» Problem description: An exact restatement of the data is required, with the images omitted.

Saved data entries
════════

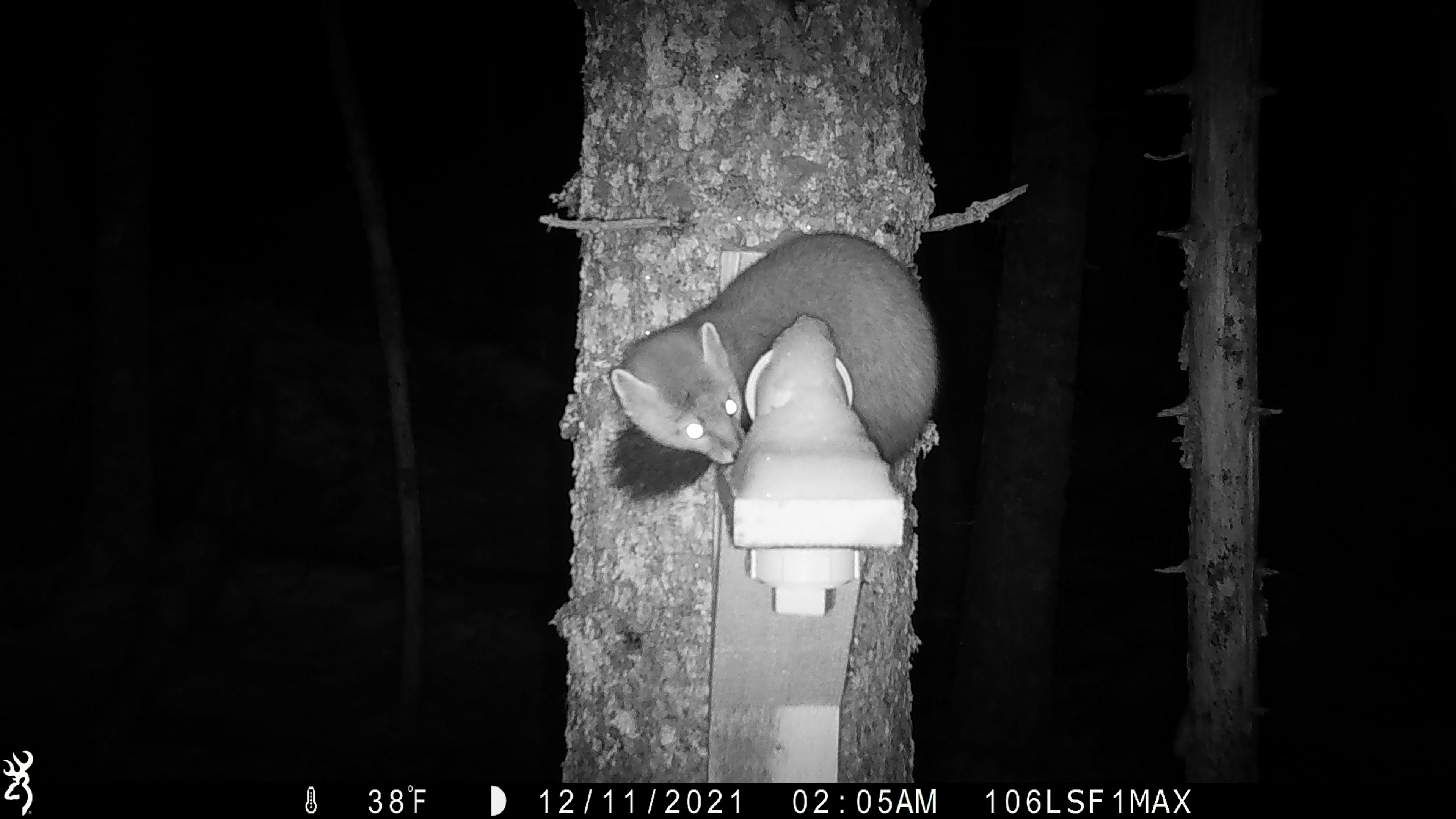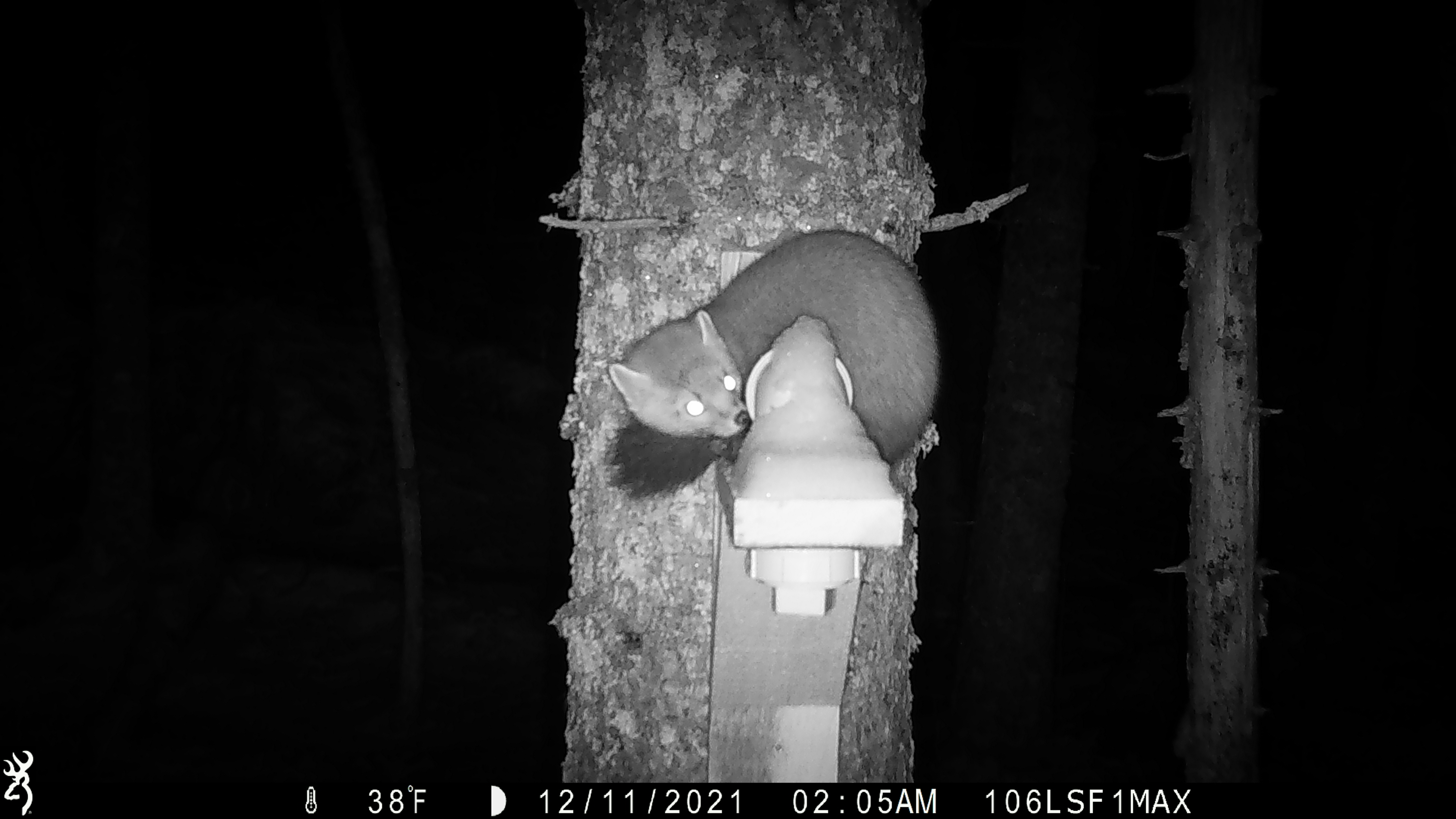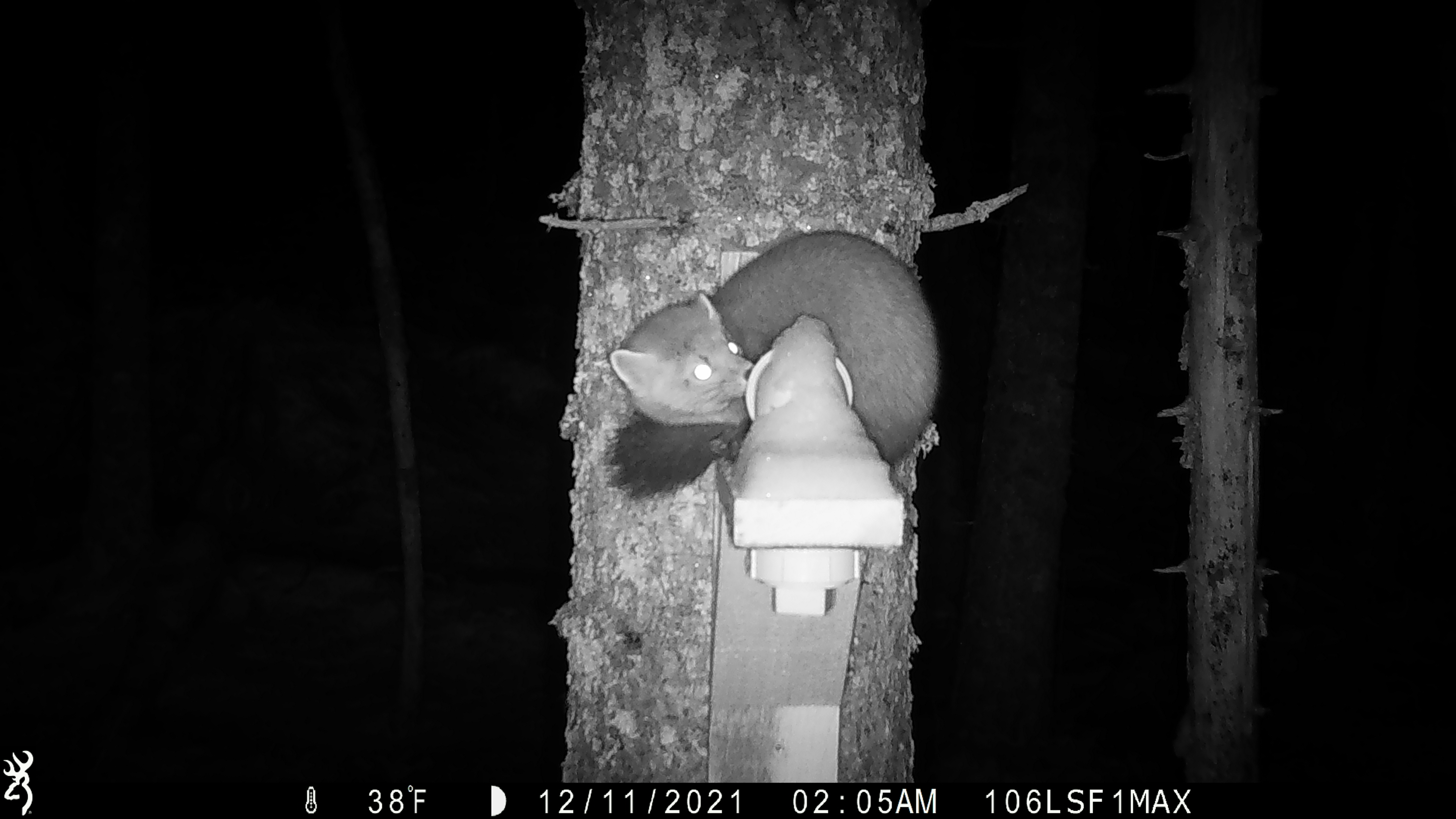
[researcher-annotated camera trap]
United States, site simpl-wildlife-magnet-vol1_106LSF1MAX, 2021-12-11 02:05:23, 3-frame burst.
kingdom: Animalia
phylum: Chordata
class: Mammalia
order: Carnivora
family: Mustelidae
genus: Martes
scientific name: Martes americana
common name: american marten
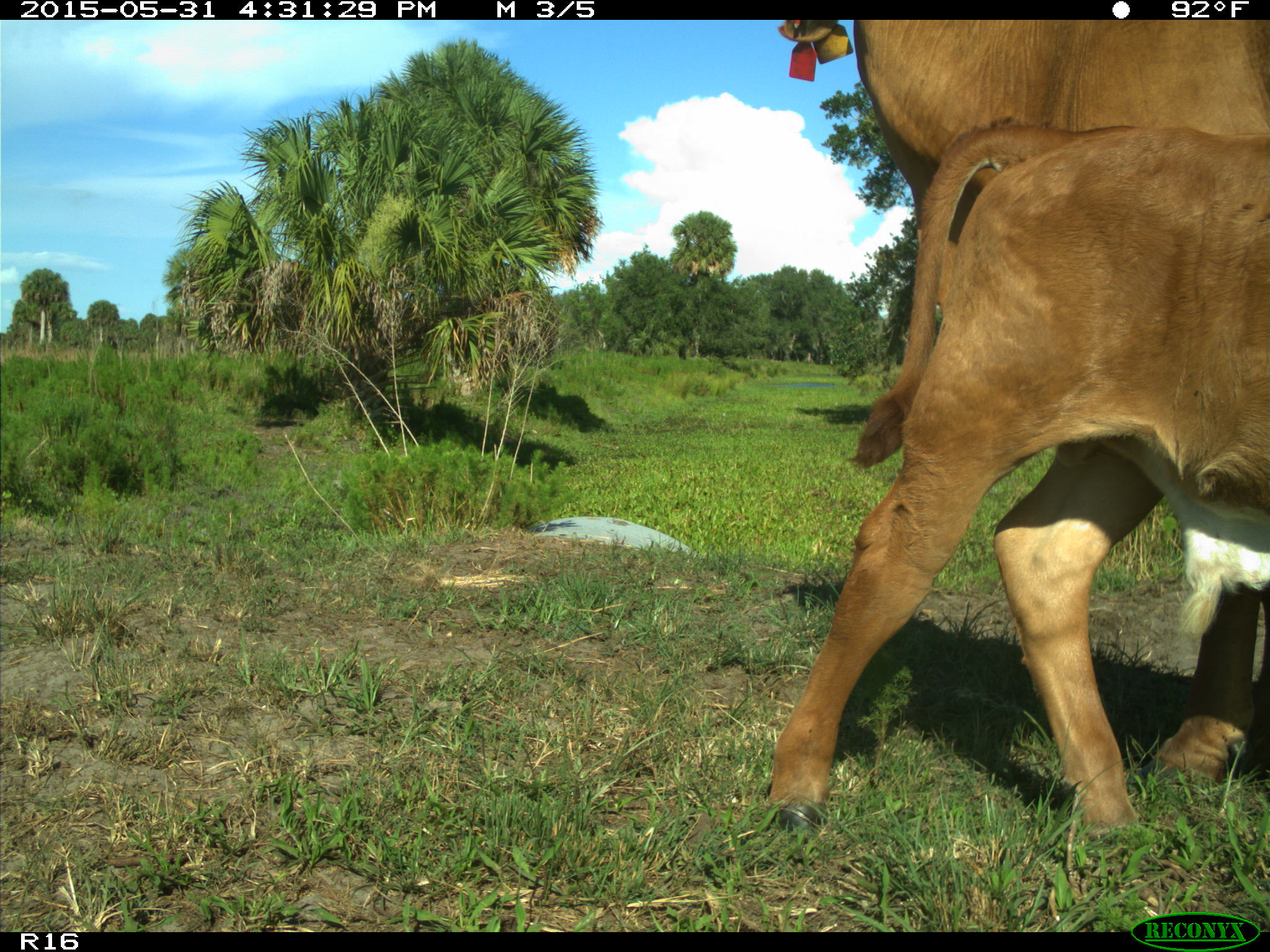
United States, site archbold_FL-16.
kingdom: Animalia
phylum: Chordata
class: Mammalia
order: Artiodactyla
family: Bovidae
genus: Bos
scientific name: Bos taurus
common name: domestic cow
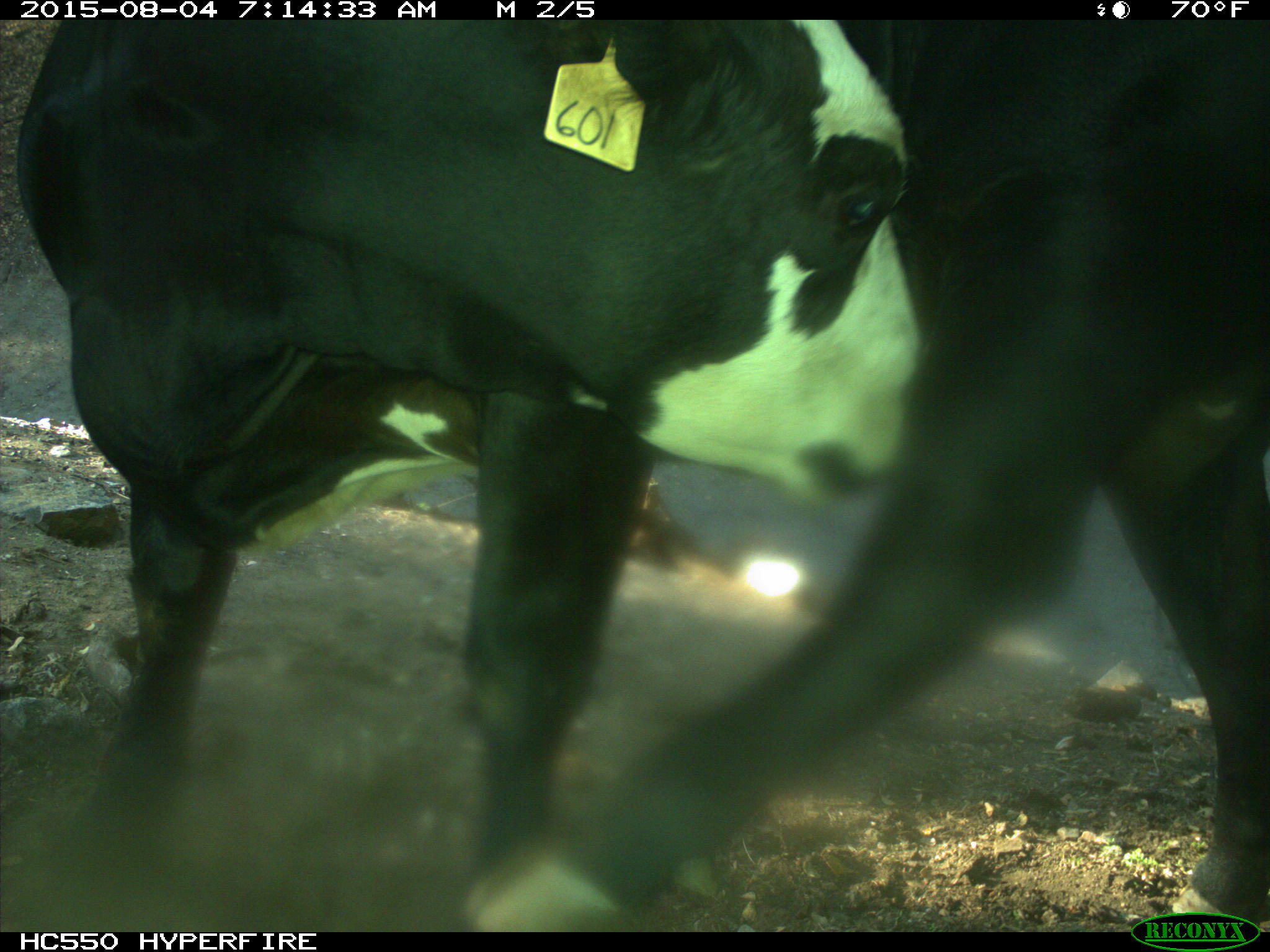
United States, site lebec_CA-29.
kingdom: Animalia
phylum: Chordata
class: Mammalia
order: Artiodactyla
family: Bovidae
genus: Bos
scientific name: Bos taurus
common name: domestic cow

════════

» Solved exercise:
[researcher-annotated camera trap]
United States, site simpl-wildlife-magnet-vol1_106LSF1MAX, 2021-12-11 02:05:23, 3-frame burst.
kingdom: Animalia
phylum: Chordata
class: Mammalia
order: Carnivora
family: Mustelidae
genus: Martes
scientific name: Martes americana
common name: american marten
United States, site archbold_FL-16.
kingdom: Animalia
phylum: Chordata
class: Mammalia
order: Artiodactyla
family: Bovidae
genus: Bos
scientific name: Bos taurus
common name: domestic cow
United States, site lebec_CA-29.
kingdom: Animalia
phylum: Chordata
class: Mammalia
order: Artiodactyla
family: Bovidae
genus: Bos
scientific name: Bos taurus
common name: domestic cow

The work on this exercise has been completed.